The data below:
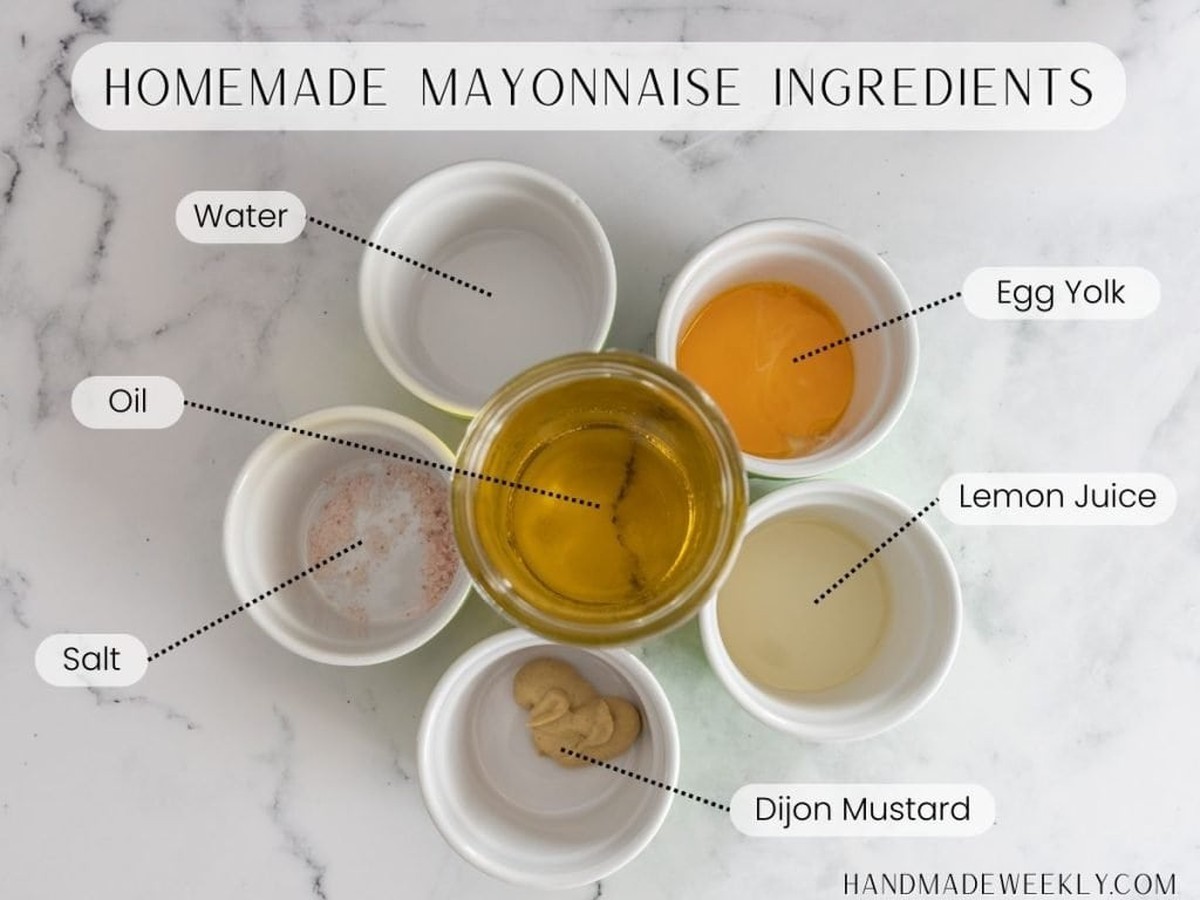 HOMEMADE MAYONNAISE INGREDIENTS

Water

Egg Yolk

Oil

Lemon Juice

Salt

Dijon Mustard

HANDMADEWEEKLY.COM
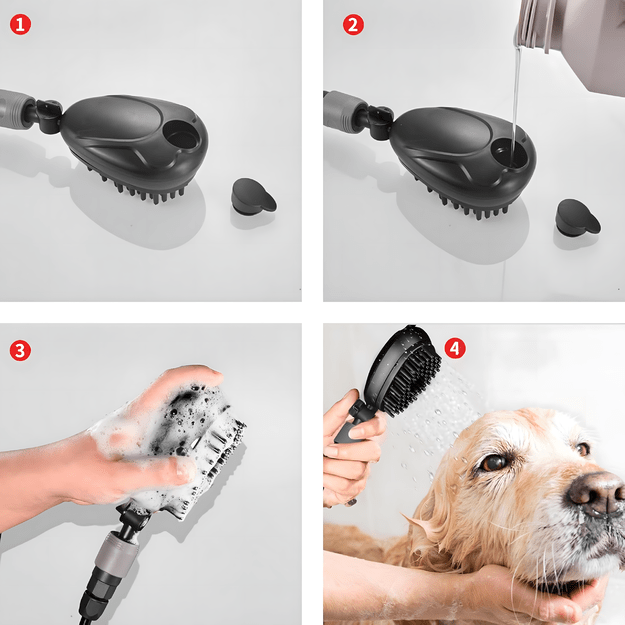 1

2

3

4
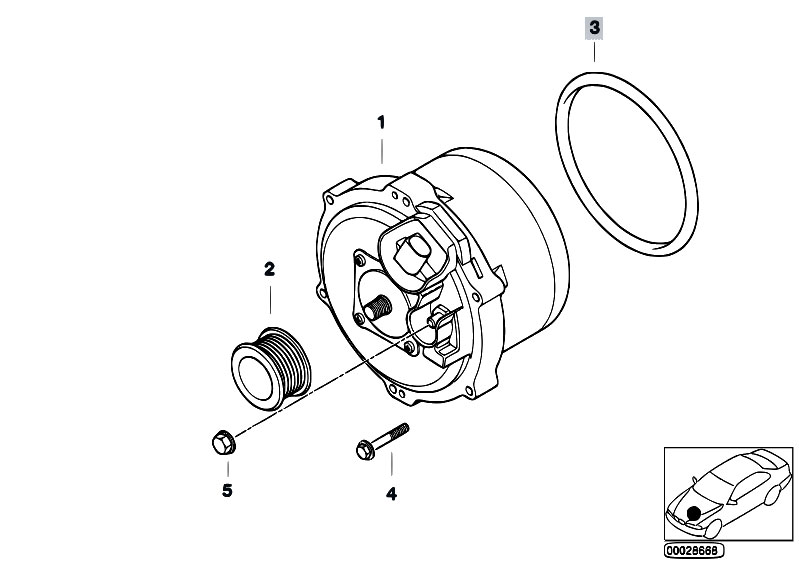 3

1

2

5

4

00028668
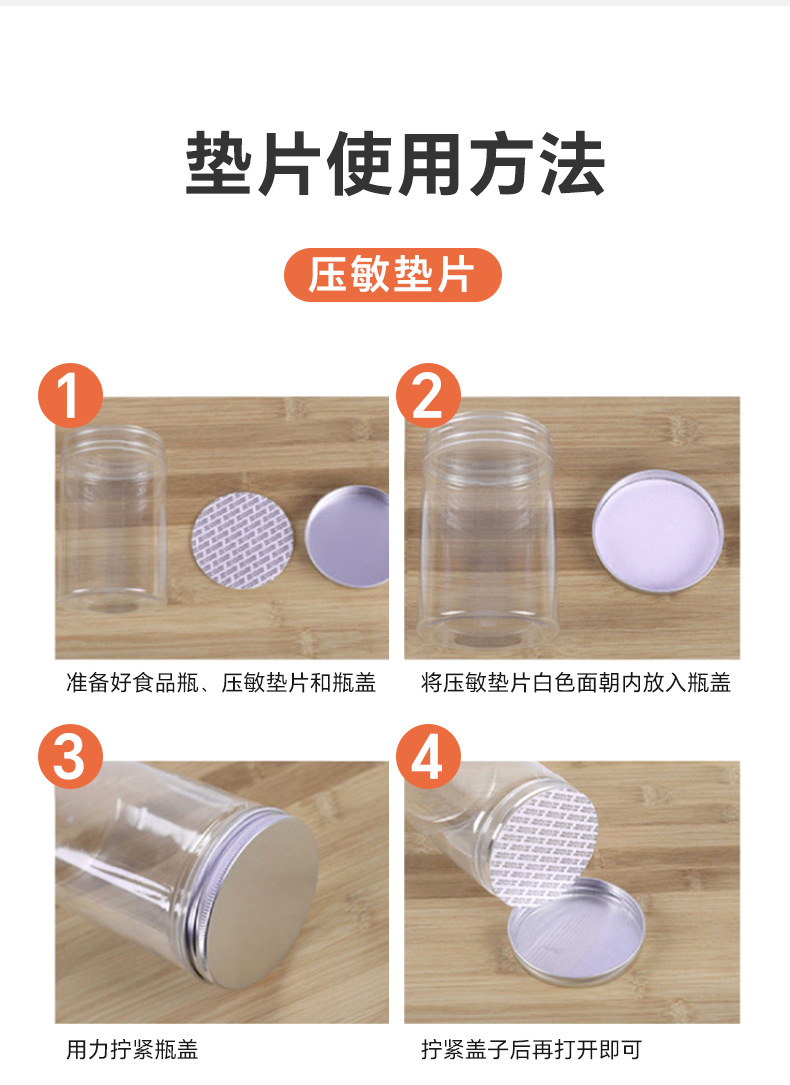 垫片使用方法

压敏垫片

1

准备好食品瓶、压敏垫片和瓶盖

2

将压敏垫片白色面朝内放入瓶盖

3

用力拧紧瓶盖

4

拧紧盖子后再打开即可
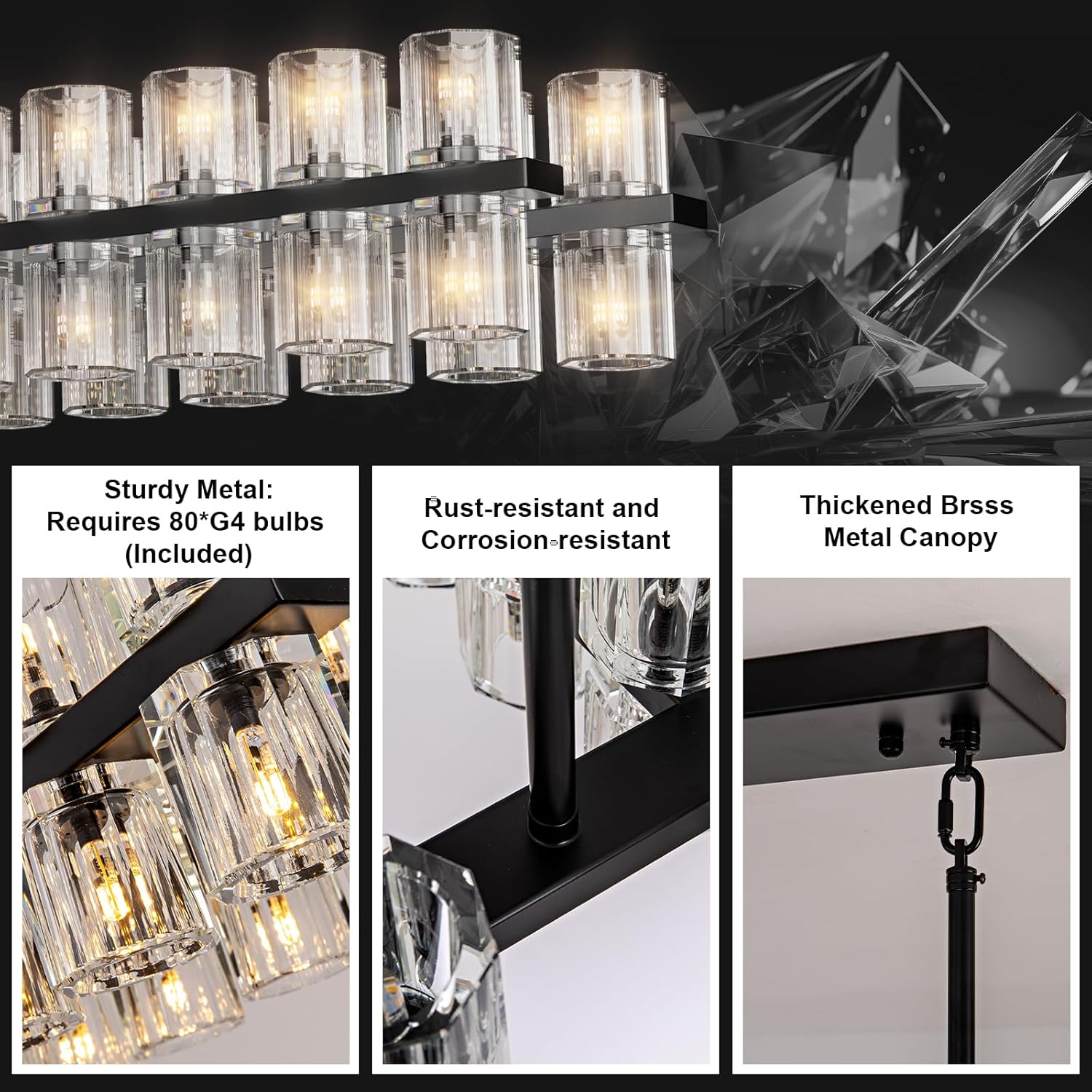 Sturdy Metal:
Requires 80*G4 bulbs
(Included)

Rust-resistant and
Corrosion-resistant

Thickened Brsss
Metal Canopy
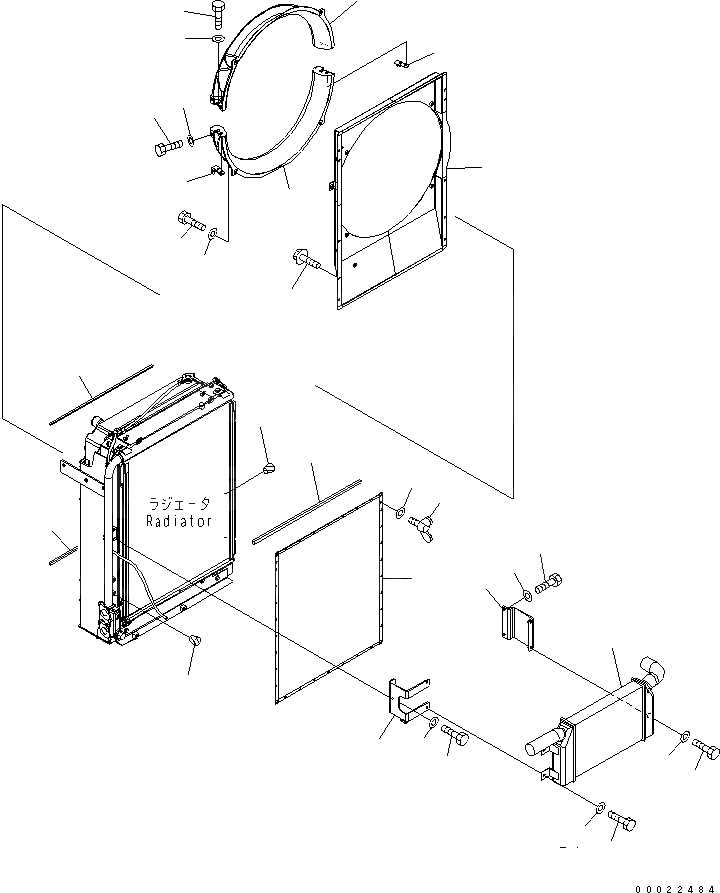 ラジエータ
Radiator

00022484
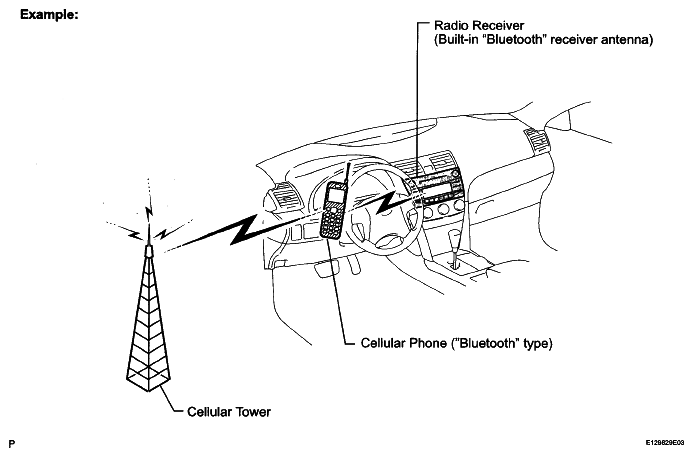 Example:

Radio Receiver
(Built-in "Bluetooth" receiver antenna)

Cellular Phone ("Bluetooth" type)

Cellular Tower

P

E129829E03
End of The data.
Task description =
With the pictures set aside, copy each line above as written.

Answer space =
 HOMEMADE MAYONNAISE INGREDIENTS

Water

Egg Yolk

Oil

Lemon Juice

Salt

Dijon Mustard

HANDMADEWEEKLY.COM
 1

2

3

4
 3

1

2

5

4

00028668
 垫片使用方法

压敏垫片

1

准备好食品瓶、压敏垫片和瓶盖

2

将压敏垫片白色面朝内放入瓶盖

3

用力拧紧瓶盖

4

拧紧盖子后再打开即可
 Sturdy Metal:
Requires 80*G4 bulbs
(Included)

Rust-resistant and
Corrosion-resistant

Thickened Brsss
Metal Canopy
 ラジエータ
Radiator

00022484
 Example:

Radio Receiver
(Built-in "Bluetooth" receiver antenna)

Cellular Phone ("Bluetooth" type)

Cellular Tower

P

E129829E03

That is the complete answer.